Ich hab's immer gewußt: Es lohnt sich doch, alte Zeitungen zu lesen, und seien es nur die von vor ein paar Tagen. Zwar macht das Geschrei der letzten Wochen nach noch mehr Videoüberwachung, Verbindungsdaten- und E-Mail-Speicherung, Zentraldateien und endlich auch "schärferer Kontrolle des Internets" (FR 24.08.2006:1, 4) auch im Rückblick keinen Spaß, aber wenn man genau sucht, kann man hier und da erstaunliche Perlen der Vernunft entdecken. So dürfte sich der interessierte Leser, dem bereits der stramme Marsch in den Polizeistaat reichlich faschistoid vorkommt, über die Warnung des "Ethikverbandes der Deutschen Wirtschaft" vor einem "um sich greifenden Faschismus in der Wirtschaft" erst recht freuen: "Das Wesen des Faschismus sei es, ein System für schützenswerter zu halten als die darin lebenden und arbeitenden Menschen (...). 'Bisher haben wir uns in der Bundesrepublik erfolgreich gegen politischen Faschismus gewehrt, nun scheint ein ökonomischer Faschismus genau dort um sich zu greifen, wo Unternehmen den wirtschaftlichen Erfolg über jede redliche Form des sozialen Miteinanders stellen'" (FR 15.08.2006:10).

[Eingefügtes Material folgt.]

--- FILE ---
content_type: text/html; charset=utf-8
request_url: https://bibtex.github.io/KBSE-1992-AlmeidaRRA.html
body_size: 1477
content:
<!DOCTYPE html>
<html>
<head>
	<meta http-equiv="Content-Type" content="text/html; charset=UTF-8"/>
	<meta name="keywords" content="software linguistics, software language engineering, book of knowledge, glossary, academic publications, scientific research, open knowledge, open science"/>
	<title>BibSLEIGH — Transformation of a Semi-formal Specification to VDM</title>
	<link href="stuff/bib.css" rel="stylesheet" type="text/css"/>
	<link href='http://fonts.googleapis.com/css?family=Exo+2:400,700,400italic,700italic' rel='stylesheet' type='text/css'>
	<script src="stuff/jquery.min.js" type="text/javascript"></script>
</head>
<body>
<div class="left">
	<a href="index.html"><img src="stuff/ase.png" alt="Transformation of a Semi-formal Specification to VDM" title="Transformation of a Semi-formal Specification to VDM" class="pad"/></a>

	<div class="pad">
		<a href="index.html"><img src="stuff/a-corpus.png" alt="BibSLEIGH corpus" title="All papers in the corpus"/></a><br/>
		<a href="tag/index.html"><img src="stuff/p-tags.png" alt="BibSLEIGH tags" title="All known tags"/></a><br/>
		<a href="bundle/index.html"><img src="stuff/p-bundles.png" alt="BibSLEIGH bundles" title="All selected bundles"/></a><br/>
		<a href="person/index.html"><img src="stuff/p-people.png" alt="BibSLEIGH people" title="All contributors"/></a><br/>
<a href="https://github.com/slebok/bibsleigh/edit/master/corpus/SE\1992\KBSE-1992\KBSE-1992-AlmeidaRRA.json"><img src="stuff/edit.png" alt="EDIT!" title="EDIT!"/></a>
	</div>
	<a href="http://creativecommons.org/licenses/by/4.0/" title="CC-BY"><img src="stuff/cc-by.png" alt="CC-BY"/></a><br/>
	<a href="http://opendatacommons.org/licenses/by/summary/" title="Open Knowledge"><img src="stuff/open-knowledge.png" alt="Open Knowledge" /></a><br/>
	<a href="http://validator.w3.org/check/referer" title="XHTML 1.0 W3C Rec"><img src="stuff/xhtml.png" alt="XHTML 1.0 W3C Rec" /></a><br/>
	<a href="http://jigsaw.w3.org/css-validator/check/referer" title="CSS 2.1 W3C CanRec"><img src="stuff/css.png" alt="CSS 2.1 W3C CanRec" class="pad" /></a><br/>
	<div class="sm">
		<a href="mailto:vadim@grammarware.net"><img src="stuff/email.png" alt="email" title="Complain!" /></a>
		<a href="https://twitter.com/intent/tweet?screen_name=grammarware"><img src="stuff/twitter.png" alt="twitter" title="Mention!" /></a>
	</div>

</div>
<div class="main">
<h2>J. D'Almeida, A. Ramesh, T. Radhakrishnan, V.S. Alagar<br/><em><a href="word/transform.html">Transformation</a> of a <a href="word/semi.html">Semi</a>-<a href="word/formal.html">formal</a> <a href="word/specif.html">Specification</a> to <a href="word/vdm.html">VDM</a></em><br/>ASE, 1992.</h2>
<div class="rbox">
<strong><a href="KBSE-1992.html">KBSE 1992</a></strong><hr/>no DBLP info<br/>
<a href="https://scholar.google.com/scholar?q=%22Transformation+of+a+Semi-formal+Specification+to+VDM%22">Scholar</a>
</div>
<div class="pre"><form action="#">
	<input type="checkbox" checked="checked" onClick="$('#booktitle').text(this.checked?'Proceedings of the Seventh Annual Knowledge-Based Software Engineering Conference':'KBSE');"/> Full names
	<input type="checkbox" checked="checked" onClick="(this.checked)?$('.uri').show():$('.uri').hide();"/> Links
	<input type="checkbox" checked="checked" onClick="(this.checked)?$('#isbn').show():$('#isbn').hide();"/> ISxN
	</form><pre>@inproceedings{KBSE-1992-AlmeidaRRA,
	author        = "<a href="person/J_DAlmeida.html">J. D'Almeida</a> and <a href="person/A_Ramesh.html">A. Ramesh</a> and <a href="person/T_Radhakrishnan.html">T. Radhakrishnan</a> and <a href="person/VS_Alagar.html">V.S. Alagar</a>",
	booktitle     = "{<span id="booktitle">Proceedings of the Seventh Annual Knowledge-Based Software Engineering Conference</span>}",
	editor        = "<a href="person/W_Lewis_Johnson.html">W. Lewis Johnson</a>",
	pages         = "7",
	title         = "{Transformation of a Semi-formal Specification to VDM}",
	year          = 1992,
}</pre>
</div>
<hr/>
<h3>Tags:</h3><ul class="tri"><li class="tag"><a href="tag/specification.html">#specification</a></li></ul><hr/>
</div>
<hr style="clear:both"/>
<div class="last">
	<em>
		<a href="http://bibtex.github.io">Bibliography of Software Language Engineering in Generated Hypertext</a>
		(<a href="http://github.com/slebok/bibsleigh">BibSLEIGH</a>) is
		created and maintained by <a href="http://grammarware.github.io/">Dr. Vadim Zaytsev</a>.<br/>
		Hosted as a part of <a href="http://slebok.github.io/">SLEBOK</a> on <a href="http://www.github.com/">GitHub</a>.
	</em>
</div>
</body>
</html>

Die zombieartig aus der Frühzeit der Industrialisierung wiederkehrenden Debatten über Arbeitnehmerrechte, Mindestlohn, Jugendschutz in der Arbeit etc. fügen sich in diese Perspektive natürlich bestens ein. Eine "redliche Form des sozialen Miteinanders" gerät aber nicht nur innerhalb von Firmen unter die Räder, wie etwa der kreuzdumme Satz "Die vorzeitige Stilllegung der sicheren Kernkraftwerke in Deutschland läuft auf eine irreversible Schädigung des Standorts Deutschland hinaus" (Positionspapier von neun unionsgeführten Ländern, FR 23.08.2006:4) zeigt. Wir erinnern uns: Kernkraft ist eine Hochrisikotechnologie, die potentiell die Gesundheit jedes einzelnen Bürgers gefährdet. Wir erinnern uns ferner: Es geht gerne mal was schief, nicht nur potentiell, zum Beispiel in einem ganz, ganz sicheren schwedischen Kraftwerk, wo ein ganz, ganz sicheres Bauteil versagt hat, das auch in ganz, ganz sicheren deutschen Anlagen verbaut ist. Alles scheißegal, der
Joker "Standort" schlägt alles. (Übrigens: "Die Kieler Atomaufsicht bestätigte Sicherheitsmängel am AKW Brunsbüttel, um dessen Laufzeitverlängerung gekämpft wird. 'Brunsbüttel entspricht nicht dem Stand modernster Sicherheit und Technik' und weise eine 'Reihe von Abweichungen' auf, räumte das Sozialministerium ein. Jedoch sei kein Punkt so gewichtig, 'dass er ein unmittelbares Abschalten des Reaktors erfordern würde'".)